Dataset rows:
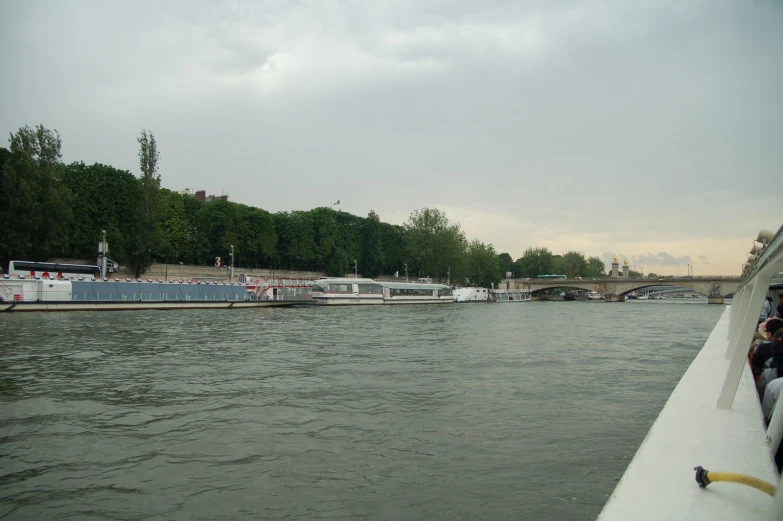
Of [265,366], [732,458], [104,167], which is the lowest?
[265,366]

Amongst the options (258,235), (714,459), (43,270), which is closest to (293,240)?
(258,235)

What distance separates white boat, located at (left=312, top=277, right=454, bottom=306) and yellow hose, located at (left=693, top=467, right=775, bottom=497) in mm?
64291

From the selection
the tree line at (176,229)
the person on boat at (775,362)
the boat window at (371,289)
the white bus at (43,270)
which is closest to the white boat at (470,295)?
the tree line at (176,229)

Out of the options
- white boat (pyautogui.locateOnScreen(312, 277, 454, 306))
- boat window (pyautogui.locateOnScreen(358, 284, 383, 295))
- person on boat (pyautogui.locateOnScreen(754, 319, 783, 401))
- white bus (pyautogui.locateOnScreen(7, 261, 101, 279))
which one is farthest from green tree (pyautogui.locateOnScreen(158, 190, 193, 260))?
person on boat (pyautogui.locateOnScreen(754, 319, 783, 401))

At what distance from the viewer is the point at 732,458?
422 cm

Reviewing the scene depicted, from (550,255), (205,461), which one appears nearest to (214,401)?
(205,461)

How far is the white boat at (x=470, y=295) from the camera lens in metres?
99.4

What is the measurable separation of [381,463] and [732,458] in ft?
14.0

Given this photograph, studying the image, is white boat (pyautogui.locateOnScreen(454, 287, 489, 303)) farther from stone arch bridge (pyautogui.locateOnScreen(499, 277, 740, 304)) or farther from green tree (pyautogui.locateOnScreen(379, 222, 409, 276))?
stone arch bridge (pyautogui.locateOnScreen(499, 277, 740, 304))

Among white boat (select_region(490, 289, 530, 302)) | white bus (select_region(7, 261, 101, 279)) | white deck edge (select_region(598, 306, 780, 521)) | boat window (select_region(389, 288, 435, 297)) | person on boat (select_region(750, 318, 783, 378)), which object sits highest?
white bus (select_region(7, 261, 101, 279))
...
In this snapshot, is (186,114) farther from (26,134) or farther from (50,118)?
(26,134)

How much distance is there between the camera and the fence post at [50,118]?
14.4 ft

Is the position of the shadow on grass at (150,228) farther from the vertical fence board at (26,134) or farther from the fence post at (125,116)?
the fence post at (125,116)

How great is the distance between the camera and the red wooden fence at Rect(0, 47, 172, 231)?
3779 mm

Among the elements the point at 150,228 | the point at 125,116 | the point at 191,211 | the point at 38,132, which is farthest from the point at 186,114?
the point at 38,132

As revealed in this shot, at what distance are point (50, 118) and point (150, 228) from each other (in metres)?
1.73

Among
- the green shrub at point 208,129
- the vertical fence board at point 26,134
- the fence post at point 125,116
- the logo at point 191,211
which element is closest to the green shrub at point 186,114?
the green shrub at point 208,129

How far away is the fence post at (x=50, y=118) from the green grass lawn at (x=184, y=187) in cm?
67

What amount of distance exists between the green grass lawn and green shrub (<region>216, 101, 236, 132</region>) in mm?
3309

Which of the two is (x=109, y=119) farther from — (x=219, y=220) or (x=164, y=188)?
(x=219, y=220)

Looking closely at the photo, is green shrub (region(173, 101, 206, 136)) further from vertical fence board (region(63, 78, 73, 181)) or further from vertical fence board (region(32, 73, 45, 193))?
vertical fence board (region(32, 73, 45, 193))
...
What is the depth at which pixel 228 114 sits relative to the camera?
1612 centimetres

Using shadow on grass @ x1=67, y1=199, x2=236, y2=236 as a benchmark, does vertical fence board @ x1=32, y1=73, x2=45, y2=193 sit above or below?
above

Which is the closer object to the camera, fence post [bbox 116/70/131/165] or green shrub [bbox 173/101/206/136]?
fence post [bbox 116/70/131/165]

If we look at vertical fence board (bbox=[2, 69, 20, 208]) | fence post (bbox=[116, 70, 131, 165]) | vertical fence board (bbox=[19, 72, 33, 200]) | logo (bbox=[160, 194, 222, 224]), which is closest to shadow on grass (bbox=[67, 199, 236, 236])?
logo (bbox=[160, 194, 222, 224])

• **Requirements**
List the lines from the one containing "Out of the options" through the one containing "- white bus" as a numbered list, skipping any blank lines.

• **Result**
1. Out of the options
2. - white boat (pyautogui.locateOnScreen(312, 277, 454, 306))
3. - boat window (pyautogui.locateOnScreen(358, 284, 383, 295))
4. - person on boat (pyautogui.locateOnScreen(754, 319, 783, 401))
5. - white bus (pyautogui.locateOnScreen(7, 261, 101, 279))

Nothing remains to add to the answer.